"La Nouvelle-Calédonie n'est plus vraiment importante pour le marché du nickel ", estime Philippe Chalmin

Le rapport Cyclope 2015 analyse les tensions économiques et les enjeux politiques qui ont agité notamment l'industrie du nickel. Entretien avec Philippe Chalmin, professeur d'histoire économique à l'université Paris-Dauphine qui a coordonné l'édition de ce pavé sur les matières premières. 
Les 800 pages du rapport Cyclope se lisent comme un roman de la mondialisation. La Nouvelle-Calédonie est le 6ème producteur mondial de nickel avec 62 000 tonnes produites en 2014, loin derrière la Chine avec 697 000 tonnes.

La1ere.fr : Vous avez choisi de sous-titrer la nouvelle édition du rapport Cyclope "pour qui sonne le glas", cette formule plutôt sombre s'applique-t-elle au nickel ?
Philippe Chalmin : Elle s'applique tout particulièrement au nickel, car incontestablement, il est aux premières loges des incertitudes et des doutes. Le marché du nickel est d'une extrême précarité, les prix sont bas alors même que l'embargo indonésien fonctionne bien. C'est d'autant plus inquiétant. Les entrepôts, les stocks mondiaux de nickel sont abondants. Et de nouvelles usines ont vu le jour comme à Madagascar.

Le rapport Cyclope plonge le lecteur dans les arcanes de l’ensemble des marchés de matières premières, quels sont les arcanes du nickel ?
Comme toute matière première, le marché du nickel est confronté aux fondamentaux du marché et notamment à la loi de l'offre et de la demande et donc à la spéculation. Mais c'est aussi un marché complexe. Les acteurs sont des oligarques russes, des révolutionnaires cubains, des spéculateurs londoniens, des métallurgistes de l'inox, des investisseurs chinois et des indépendantistes calédoniens… Le nickel est l'un des produits dont la dimension géopolitique est parmi les plus complexes. C'est un des marchés les plus instables de la planète.

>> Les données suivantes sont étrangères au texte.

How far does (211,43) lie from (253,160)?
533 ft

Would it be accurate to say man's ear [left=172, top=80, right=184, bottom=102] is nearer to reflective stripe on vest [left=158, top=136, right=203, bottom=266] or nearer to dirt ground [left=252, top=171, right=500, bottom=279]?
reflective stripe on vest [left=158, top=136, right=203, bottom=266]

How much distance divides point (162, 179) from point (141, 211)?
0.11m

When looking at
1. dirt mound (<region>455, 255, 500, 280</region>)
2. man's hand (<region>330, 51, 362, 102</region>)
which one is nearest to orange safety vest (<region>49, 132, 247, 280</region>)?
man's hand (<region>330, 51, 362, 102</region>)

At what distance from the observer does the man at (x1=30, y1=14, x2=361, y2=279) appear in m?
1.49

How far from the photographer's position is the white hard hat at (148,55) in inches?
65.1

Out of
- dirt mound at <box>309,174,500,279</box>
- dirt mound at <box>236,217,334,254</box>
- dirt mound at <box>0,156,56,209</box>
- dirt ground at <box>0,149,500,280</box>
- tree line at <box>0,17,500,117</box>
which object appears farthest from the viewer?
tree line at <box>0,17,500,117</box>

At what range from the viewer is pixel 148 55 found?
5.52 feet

Le nickel valait 55 000 dollars la tonne à la fin des années 2000, il vaut 13 000 dollars aujourd'hui, c'est une situation tenable pour les producteurs ?
N'oubliez pas que le point bas s'est situé à 3 000 dollars la tonne, il reste donc de la marge. Ce qui est clair, c'est que nous sommes confrontés à des fluctuations qui fragilisent les producteurs. Aujourd'hui, avec un cours autour de 13 000 dollars la tonne à la bourse de Londres nous sommes face à une production qui n'est rentable nulle part, ni en Chine ni en Russie et encore moins en Nouvelle-Calédonie.

C'est la malédiction des matières premières qui s'applique aussi au nickel ?
Les producteurs ont fondé trop d'espoir sur "leur" nickel. L'activité minière est aléatoire, spéculative, instable. Elle n'est pas source de développement économique ou plutôt elle ancre les pays producteurs dans la dépendance. Je comparerais la Nouvelle-Calédonie à un coureur du tour de France qui se dope. Il en devient dépendant. Mais un jour la drogue devient de plus en plus chère, et il n’a plus les moyens de se la payer, pour autant, il reste accroc.
Ce qui m'inquiète, ce sont les discours qui font du nickel, et des matières premières en général, des enjeux nationalistes.

Le paysage industriel calédonien a changé avec désormais trois acteurs principaux, l'anglo-suisse Glencore, le brésilien-canadien Vale et le français Eramet-SLN. Ces acteurs sont-ils identiques et comparables ?
Non. Vous avez d'un côté deux géants, deux multinationales des mines et du négoce des matières premières et de l'autre un acteur français qui s'efforce de résister à ses concurrents. Et qui représente un enjeu gouvernemental de souveraineté nationale.

L'un des piliers idéologiques des "doctrines nickel", en Indonésie ou en Nouvelle-Calédonie est de contrôler majoritairement les mines et les usines locales, qu'en pensez-vous ?
C'est une posture idéologique, personne ne contrôle ou ne manipule le marché. Le rôle d'un gouvernement peut être de négocier une rente, mais pas de prendre des risques surtout quand le marché est extrêmement volatile, spéculatif.
Sauf à prendre le risque de "nationaliser" les dettes et de prendre à sa charge les pertes des usines.

Quelle est l'importance de la Nouvelle-Calédonie pour les auteurs de la 29e édition du rapport Cyclope ?
La Nouvelle-Calédonie est un petit acteur du marché du nickel, face à la Chine, à la Russie ou au Canada. Elle compte peu. En conclusion, je dirais que le nickel est important pour la Nouvelle-Calédonie mais que la Nouvelle-Calédonie n'est plus vraiment importante pour le nickel.